Profile Victor(Nyxox) neural nets and chill

Building a GitHub Analyzer with Go and Python

Ever wanted to quickly understand what a GitHub repository looks like without cloning and exploring it yourself? I built a tool that does exactly that - paste any GitHub URL, and it analyzes the entire codebase, extracting complexity metrics, code structure, and language distribution.

The best part? It combines Go and Python in a way that showcases how to pick the right tool for each job.

The Idea

I was working on a project and needed to understand a large open-source codebase quickly. Manually exploring files and trying to understand the architecture was tedious.

Wouldn’t it be nice, I thought, if I could just paste a URL and get a report?

  • How many files? How many functions?
  • What’s the language breakdown?
  • Where are the complex areas?

So I built GPR-Analyzer - a web tool that clones a repo and runs static analysis on it.

Architecture: Go + Python

Here’s why I chose this hybrid approach:

Go handles:

  • Web server (HTTP routing)
  • Repository cloning (using go-git)
  • Executing the Python analyzer as a subprocess
  • Parsing JSON responses

Python handles:

  • File system traversal
  • AST generation (using tree-sitter)
  • Code analysis and metrics

The key design decision was keeping them decoupled. Go just executes Python and reads JSON from stdout. This means you could swap Python for anything - Ruby, Node.js, whatever - without touching Go code.

How It Works

Here’s the flow:

  1. You paste a URL like https://github.com/user/repo
  2. Go validates it’s a valid GitHub URL
  3. Go clones the repo to a temporary directory
  4. Go spawns Python to analyze it
  5. Python walks every file, parses ASTs, counts functions/classes
  6. Python outputs JSON
  7. Go parses JSON and sends it back to the browser

The interface is dead simple - a text input and a submit button.

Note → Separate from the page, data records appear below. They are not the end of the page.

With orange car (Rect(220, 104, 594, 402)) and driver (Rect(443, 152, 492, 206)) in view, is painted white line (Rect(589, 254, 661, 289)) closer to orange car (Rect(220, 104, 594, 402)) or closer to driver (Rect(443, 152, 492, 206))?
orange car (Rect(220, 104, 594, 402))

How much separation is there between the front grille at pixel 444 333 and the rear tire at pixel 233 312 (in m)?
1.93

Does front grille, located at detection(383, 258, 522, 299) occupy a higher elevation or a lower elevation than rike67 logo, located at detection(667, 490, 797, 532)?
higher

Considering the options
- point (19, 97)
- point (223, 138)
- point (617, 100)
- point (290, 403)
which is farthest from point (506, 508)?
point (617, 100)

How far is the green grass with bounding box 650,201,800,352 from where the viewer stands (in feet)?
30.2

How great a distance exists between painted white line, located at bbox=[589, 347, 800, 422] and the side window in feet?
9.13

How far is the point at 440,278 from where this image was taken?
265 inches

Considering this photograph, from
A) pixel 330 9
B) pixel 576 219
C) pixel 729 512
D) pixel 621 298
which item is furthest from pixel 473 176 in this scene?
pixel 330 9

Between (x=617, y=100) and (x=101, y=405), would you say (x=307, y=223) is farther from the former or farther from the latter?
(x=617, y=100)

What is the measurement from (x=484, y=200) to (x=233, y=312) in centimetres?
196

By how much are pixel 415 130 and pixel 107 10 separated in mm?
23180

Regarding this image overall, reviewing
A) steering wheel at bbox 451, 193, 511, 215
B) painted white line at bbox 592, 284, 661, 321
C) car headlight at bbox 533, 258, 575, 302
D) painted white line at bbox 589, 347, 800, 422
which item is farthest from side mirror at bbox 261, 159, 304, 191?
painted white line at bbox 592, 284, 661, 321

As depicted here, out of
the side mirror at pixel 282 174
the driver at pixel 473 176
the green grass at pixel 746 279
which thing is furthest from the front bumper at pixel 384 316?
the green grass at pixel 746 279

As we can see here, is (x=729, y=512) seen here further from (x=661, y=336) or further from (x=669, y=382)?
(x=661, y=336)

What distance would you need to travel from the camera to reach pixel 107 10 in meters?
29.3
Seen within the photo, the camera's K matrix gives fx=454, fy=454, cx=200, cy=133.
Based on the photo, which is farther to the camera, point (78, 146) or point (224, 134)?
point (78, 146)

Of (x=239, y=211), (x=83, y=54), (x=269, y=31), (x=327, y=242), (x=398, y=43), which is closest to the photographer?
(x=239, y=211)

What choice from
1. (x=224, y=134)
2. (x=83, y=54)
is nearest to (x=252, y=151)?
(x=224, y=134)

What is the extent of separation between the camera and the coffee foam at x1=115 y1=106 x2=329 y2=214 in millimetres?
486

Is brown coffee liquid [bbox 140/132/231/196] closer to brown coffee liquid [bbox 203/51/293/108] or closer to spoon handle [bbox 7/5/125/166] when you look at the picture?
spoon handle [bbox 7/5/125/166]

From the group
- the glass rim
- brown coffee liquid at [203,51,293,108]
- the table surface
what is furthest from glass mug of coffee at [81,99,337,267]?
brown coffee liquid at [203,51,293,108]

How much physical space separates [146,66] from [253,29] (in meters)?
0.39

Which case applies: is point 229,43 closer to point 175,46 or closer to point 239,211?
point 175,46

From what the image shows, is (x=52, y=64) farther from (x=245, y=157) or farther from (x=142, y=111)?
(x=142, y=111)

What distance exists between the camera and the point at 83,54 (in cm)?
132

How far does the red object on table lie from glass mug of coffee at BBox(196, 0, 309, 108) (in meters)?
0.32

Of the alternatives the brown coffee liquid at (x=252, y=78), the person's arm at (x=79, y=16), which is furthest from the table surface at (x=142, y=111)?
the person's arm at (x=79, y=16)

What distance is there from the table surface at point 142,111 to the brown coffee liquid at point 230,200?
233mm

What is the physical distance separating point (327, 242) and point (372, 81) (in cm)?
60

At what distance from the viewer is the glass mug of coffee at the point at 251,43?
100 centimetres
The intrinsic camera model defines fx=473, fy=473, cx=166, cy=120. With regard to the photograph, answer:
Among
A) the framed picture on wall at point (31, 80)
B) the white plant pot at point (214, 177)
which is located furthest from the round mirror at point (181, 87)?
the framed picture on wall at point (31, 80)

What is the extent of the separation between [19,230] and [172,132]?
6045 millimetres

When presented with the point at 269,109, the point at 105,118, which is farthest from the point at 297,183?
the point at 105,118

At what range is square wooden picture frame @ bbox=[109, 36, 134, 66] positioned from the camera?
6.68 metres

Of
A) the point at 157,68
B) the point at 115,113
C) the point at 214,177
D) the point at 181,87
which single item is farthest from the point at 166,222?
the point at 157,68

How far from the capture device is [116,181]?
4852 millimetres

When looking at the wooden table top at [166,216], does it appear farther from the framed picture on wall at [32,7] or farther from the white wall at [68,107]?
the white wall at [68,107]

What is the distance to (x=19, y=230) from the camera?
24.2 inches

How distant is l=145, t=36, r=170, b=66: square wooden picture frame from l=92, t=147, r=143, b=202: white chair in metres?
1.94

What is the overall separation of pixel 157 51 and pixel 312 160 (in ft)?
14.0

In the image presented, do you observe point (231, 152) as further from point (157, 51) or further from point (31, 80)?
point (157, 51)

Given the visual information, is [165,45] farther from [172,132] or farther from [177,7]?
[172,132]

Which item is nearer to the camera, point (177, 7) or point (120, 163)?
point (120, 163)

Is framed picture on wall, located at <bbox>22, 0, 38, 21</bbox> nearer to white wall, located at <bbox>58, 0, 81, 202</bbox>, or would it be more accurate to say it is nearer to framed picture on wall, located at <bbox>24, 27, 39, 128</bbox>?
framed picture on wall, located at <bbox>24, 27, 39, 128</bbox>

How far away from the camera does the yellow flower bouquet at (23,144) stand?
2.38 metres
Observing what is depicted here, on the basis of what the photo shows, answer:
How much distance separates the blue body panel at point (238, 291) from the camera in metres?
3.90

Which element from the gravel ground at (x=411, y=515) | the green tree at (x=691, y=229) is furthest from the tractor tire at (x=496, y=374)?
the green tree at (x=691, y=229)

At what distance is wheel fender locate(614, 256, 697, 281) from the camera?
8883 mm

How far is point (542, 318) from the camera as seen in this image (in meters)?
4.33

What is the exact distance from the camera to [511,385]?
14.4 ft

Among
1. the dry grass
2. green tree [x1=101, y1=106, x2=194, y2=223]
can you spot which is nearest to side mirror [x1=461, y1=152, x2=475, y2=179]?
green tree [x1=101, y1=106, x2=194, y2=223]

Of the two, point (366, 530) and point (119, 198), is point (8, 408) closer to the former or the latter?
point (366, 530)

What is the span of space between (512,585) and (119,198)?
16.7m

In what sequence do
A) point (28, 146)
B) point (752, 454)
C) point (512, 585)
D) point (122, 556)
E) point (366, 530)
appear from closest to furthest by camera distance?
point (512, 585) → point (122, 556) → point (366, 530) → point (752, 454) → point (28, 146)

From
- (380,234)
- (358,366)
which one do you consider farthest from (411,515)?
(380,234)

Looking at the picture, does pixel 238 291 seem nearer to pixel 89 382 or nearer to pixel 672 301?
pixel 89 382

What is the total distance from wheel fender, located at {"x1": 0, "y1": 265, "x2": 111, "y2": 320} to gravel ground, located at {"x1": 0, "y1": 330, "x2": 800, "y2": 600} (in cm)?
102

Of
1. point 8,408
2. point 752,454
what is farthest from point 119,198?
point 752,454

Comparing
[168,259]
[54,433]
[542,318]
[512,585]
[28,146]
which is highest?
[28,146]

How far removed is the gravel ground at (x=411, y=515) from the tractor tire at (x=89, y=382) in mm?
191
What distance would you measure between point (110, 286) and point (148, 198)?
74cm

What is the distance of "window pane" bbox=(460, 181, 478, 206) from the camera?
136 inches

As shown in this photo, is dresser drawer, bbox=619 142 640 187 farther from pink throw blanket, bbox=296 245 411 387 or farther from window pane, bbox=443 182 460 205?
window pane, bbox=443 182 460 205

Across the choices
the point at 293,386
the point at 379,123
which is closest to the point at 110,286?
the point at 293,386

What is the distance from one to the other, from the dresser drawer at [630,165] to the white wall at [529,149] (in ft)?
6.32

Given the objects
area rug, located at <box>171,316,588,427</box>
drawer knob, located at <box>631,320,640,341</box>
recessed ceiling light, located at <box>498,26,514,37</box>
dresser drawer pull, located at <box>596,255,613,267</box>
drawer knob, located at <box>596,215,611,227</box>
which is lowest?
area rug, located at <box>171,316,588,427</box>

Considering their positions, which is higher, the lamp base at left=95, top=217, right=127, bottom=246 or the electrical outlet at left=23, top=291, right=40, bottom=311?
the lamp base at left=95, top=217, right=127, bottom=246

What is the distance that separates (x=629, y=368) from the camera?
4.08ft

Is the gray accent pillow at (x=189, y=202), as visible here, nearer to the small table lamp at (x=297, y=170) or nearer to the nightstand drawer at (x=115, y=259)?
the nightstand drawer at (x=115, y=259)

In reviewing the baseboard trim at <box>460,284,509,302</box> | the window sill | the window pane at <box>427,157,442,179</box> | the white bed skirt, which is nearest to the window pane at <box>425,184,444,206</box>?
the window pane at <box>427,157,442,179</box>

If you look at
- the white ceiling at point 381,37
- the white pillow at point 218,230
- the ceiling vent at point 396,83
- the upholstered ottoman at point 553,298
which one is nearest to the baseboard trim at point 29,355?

That’s it.

The Interesting Parts

AST Analysis with tree-sitter

Tree-sitter is incredible. It generates precise Abstract Syntax Trees for code, which means you can actually understand code structure rather than just regex matching.

For example, counting functions in Python:

def calculate_complexity(node):
    if 'function' in node.type.lower():
        function_count += 1
    for child in node.children:
        calculate_complexity(child)

Simple recursive tree traversal. But it works across 25+ languages!

The Interface Between Languages

I kept the Go↔Python interface dead simple:

# Python outputs JSON to stdout
print(json.dumps(report))

# Go captures it
cmd := exec.Command("python3", "analyzer/main.py")
output, _ := cmd.CombinedOutput()

No sockets, no HTTP between them. Just stdout. This makes debugging easy too - you can run the Python script manually and see exactly what it outputs.

What I Learned

  1. Language mixing is practical - Using Go for orchestration and Python for analysis played to each language’s strengths

  2. tree-sitter is powerful - It’s not just for editors. Any code analysis tool can benefit from precise ASTs

  3. Simple interfaces win - The JSON-over-stdout pattern is nothing fancy, but it’s robust and easy to debug

What’s Missing

There’s a lot more I could add:

  • Cyclomatic complexity metrics
  • Coupling analysis between files
  • Visualization of code structure
  • Support for private repos

Maybe version 2?

Check It Out

The project is ready to use if you want to try it. Clone the repo, run ./run, and open http://localhost:8081. Paste any public GitHub URL and see what it finds.

It’s fascinating to see what these tools reveal about different codebases!